Deus sustenta os seus filhos com sua mão

Isaías 41: 10
 “Não temas, porque eu sou contigo; não te assombres, porque eu sou o teu Deus; eu te esforço, e te ajudo, e te sustento com a destra da minha justiça”.

É impossível entendermos a história de Israel sem que, primeiro, compreendamos a natureza da aliança que o Senhor fez com os patriarcas. Aliança esta, que diz respeito a nós nos dias de hoje como igreja de Cristo. O alvo supremo da aliança entre Deus e os patriarcas não beneficiaria exclusivamente Israel, mas abrange toda a raça humana, o objetivo da aliança não era salvar somente uma nação (Israel), mas a totalidade da raça humana. Ao falar com Abraão, Deus já lhe prometera que nele “todas as nações da terra” seriam benditas – “E multiplicarei a tua semente como as estrelas dos céus e darei à tua semente todas estas terras. E em tua semente serão benditas todas as nações da terra”.

Deus manifestou sua graça pactual à nação de Israel a fim de que esta fosse “para luz dos gentios” – “Disse mais: Pouco é que sejas o meu servo, para restaurares as tribos de Jacó e tornares a trazer os guardados de Israel; também te dei para luz dos gentios, para seres a minha salvação até à extremidade da terra”. Isso se cumpriu mediante a vinda do Senhor Jesus Cristo como Redentor, quando, então, os “cristãos” começaram a levar a mensagem do evangelho por todo o mundo. Nos concertos que Deus fez com o ser humano através das Escrituras, há dois princípios imutáveis: primeiro, é somente o Senhor quem estabelece as promessas e condições para o cumprimento delas; e, segundo, cabe ao ser humano aceitar por fé obediente essas promessas e condições.

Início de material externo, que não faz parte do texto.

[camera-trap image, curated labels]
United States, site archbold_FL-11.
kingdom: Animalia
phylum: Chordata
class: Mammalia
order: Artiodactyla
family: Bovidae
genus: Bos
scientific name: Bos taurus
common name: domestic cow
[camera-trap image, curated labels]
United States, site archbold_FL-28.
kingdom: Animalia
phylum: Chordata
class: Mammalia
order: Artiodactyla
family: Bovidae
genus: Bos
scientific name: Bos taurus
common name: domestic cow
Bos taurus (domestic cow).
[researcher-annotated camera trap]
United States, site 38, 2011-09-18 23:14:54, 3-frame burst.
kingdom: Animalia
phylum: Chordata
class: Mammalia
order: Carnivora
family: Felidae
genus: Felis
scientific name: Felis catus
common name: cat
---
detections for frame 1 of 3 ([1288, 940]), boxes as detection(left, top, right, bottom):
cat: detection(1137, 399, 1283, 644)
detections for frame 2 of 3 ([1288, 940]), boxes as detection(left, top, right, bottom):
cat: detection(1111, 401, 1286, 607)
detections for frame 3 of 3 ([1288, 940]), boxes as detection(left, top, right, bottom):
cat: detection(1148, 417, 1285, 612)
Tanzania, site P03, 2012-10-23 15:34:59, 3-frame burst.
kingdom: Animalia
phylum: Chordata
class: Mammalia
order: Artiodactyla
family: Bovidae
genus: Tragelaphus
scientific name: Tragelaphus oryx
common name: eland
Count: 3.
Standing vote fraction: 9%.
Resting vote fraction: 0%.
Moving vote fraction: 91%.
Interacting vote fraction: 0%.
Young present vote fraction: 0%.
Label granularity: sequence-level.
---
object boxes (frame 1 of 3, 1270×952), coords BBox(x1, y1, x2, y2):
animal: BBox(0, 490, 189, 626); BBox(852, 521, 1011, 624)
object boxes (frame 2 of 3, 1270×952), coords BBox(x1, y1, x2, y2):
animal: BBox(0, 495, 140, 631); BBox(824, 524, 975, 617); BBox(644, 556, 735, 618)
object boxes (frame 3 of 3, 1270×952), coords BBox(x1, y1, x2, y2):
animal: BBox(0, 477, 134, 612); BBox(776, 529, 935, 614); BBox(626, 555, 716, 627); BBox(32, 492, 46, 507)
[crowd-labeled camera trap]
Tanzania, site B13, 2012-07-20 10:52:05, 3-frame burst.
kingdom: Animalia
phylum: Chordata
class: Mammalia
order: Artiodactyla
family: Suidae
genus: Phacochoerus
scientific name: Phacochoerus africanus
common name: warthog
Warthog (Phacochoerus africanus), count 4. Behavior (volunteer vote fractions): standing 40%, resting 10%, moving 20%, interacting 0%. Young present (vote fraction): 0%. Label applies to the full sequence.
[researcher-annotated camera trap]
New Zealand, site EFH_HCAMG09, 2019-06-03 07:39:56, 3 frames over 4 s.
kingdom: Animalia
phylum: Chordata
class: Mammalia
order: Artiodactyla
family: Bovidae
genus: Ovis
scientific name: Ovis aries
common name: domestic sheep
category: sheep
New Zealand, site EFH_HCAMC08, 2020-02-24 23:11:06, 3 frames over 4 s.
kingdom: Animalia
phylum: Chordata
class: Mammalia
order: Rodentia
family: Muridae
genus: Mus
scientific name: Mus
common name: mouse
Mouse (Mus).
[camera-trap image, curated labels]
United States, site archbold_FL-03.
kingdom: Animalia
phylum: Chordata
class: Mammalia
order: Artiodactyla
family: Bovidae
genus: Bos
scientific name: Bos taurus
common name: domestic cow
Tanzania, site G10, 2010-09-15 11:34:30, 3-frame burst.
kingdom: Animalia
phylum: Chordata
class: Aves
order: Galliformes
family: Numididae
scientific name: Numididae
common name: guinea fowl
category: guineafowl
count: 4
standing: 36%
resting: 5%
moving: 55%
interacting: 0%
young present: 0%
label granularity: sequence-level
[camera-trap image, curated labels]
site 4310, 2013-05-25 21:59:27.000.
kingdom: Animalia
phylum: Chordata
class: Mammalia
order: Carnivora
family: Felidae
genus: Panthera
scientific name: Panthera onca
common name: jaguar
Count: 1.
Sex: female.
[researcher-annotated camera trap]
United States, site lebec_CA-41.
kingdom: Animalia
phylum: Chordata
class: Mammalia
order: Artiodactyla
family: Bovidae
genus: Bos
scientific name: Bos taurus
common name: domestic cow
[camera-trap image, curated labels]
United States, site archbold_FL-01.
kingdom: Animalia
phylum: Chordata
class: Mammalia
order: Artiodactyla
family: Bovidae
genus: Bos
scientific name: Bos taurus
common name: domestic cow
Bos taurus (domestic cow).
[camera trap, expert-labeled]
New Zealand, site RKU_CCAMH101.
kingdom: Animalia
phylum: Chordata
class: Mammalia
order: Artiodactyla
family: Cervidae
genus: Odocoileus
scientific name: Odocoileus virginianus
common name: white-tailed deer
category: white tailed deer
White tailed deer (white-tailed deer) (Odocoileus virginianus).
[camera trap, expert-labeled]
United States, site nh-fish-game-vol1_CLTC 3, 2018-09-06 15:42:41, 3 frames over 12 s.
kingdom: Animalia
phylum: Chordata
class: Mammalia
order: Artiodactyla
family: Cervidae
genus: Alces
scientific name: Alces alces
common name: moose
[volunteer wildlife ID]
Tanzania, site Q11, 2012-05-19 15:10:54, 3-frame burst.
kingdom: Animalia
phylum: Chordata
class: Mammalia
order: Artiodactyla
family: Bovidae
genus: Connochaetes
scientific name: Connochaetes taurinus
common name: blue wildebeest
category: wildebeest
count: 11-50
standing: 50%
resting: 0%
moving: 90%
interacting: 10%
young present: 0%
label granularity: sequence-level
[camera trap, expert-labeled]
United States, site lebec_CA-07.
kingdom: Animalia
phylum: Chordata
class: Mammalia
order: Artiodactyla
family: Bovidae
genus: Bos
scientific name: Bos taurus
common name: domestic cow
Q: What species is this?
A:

“…Para te ser a ti por Deus e à tua semente depois de ti”. Desta promessa dependem todas as outras que o Senhor fez. Significa que Deus se compromete firmemente com o seu povo fiel a ser o seu Deus, e que por amor, Ele lhe concede graça, proteção, bondade e bênção.

Deus não espera de seu povo uma obediência perfeita, entretanto, o mínimo que Ele exige é que seja uma obediência sincera e firme. O antigo concerto já reconhecia que, às vezes, devido às fraquezas da natureza humana, eles fracassariam. Para remi-los da culpa do pecado e reconciliá-los consigo mesmo, Deus proveu o sistema geral de sacrifícios e, em especial, o Dia Anual da Expiação. O povo podia, assim, confessar seus pecados, oferecer os diversos sacrifícios, e deste modo reconciliar-se com o seu Senhor. Todavia, Deus julgaria severamente os desobedientes, a rebeldia e a apostasia deliberada.

Somente pela perseverança na obediência aos mandamentos do Senhor e no oferecimento dos sacrifícios determinados por Deus no concerto é que Israel continuaria como a possessão preciosa de Deus e igualmente continuaria a receber as suas bênçãos. Noutras palavras, a continuação da eleição de Israel como o povo de Deus dependia da sua obediência ao seu Senhor.

Erivelton Figueiredo

Deus te abençoe.
Graça e Paz.

Referências:
– Bíblia de Estudo Pentecostal (pág. 333, extraído e adaptado)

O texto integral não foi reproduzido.